彼女は毎月の返済の当てを少しでも増やそうと、他の対策委員会メンバーには内緒にバイトをしている最中だった。
「いらっしゃいませ!柴関ラーメンで....」
「あ、セリカちゃん居ましたね♪」
「ん、制服似合ってる」
「やあセリカ、さっきぶりだね」
「あはは...セリカちゃん、5名です」
「な、なな、な...!」
まさか私達が来ると予想してなかったセリカは頬を赤らめて固まってしまった。
「なんで皆いるの!ていうか先生も!....まさかあの時本当について来てたんじゃ...ストーカー!?」
「誤解だよ!?」
「違うよーセリカちゃん、セリカちゃんがバイトするならここかなーって思っただけだよー」
「くっ!ホシノ先輩か....」
「セリカちゃんの話してたアビドスの子達か。お、アンタはこの前の...」
セリカ達のやり取りを見て声をかけてきた大将に私は頭を下げる。
「え、大将!知り合いなんですか!?」
「おお、知り合いというか前に店に食べに来てくれてな。それよりセリカちゃん、そろそろ注文を受けてくれな」
「うぅ、そ、それではお席へとご案内いたします...」
それから私達はセリカに案内されテーブル席に座った後、4人がセリカにちょっかいをかけたり美味しいラーメンに舌鼓を打ったりなど和気藹々とした楽しい時間が経過していった。

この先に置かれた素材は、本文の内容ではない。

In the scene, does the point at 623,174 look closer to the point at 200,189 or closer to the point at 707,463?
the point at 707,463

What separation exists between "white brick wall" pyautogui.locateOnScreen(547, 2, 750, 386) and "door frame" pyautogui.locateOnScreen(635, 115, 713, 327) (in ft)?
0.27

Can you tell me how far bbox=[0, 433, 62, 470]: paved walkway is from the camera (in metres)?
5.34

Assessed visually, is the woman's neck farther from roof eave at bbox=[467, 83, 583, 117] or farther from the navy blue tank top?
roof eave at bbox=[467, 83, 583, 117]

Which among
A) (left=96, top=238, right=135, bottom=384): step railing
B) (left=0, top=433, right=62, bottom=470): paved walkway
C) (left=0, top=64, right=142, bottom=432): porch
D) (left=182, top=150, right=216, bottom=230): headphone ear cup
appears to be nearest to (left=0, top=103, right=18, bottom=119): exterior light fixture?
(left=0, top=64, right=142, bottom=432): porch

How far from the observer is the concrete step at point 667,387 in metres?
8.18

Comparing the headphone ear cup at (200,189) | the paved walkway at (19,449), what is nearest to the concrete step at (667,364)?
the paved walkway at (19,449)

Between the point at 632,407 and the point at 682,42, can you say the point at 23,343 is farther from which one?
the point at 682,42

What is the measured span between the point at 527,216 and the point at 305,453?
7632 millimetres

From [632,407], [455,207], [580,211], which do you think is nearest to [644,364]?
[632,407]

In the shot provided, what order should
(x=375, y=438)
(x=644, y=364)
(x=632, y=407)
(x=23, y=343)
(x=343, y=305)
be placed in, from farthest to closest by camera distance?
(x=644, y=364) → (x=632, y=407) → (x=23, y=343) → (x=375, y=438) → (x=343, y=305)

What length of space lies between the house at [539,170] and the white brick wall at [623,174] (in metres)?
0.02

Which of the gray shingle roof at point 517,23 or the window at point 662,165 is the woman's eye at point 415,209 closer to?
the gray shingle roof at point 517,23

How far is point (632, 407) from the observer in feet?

「いやぁラーメンは美味しかったし、可愛い後輩の姿も見れたし大満足だったねー」
「先生もありがとうございました、まさか全員分奢ってもらえるとは...」
「うん、お腹いっぱい」
「また明日ね、セリカちゃん」
「もう!仕事の邪魔だから早く出てってよ!」
そう言いつつもなんだかんだ見送りをしてくれるセリカに私達は全員笑みを浮かべている。
そんな彼女に外に出た後私は4人から離れて声をかけた。
「セリカ、今日は早く帰る事ってできないかな...?」
「はぁ?何言ってるのよ」
「ほら、親睦会的なものでもやろうかなーなんて...」
「そんなのやるわけないでしょ!いいからさっさと帰って!!」
そう私に言い捨てるとセリカは店に戻ってしまった。
「先生、セリカちゃんに何か用事でもあったんですか?」
「.....いや、何でもないよ。帰ろうか」
私はそう誤魔化し4人と共に帰路に着く中一人静かに思考し始める。
...セリカがヘルメット団に拉致されるのは今日の夜中、このバイト帰りの筈。
あの時と同じならば、翌日にアビドス砂漠でセリカを救出するという流れになるのだが....
....正直今の私は内心穏やかではなかった。
確かにこのまま流れ通りいけば、セリカを救う事は出来るだろう。
だが私の頭には、かつての彼女の嘆きが鮮明に思い出されていた。
”セリカが行方不明になった時....?”
あの時、シロコはあちらの世界のホシノ達を見て涙を流しながらそう言っていた。
私が意識を無くしてから起こったセリカの行方不明。
きっと彼女は、たった1人で何日もアビドス中を探し回ったのだろう。
吐き出したい気持ちを押し殺しながら、毎日、毎日。
そして...それでもセリカは見つからなかった。
もし、この世界の出来事があの頃と違っていたら?
あの時とは違いセリカが直ぐに見つからなかったら?
それで彼女達が、大切な生徒が悲しむのなら?
「せ、先生もしかして怒ってますか?」
「え?」
不意にそんな事をアヤネから言われ私は思わず彼女の方へ振り向くと、4人がこちらを不思議そうに見つめていた。
「うん、今の先生怖い顔してた」
「先生、どうかされたんですか....?」
彼女だけでなくシロコやノノミからも同じ様に言われてしまい、自分がよほど酷い顔をしていたと気づき謝罪する。
「大丈夫先生?何か嫌な事でもあったー?」
ホシノも私の顔を覗き込みながらそう尋ねてきたが、私はもう一度大丈夫だと笑顔を貼り付けながら話すとアビドス校舎へ戻る為に足を動かした。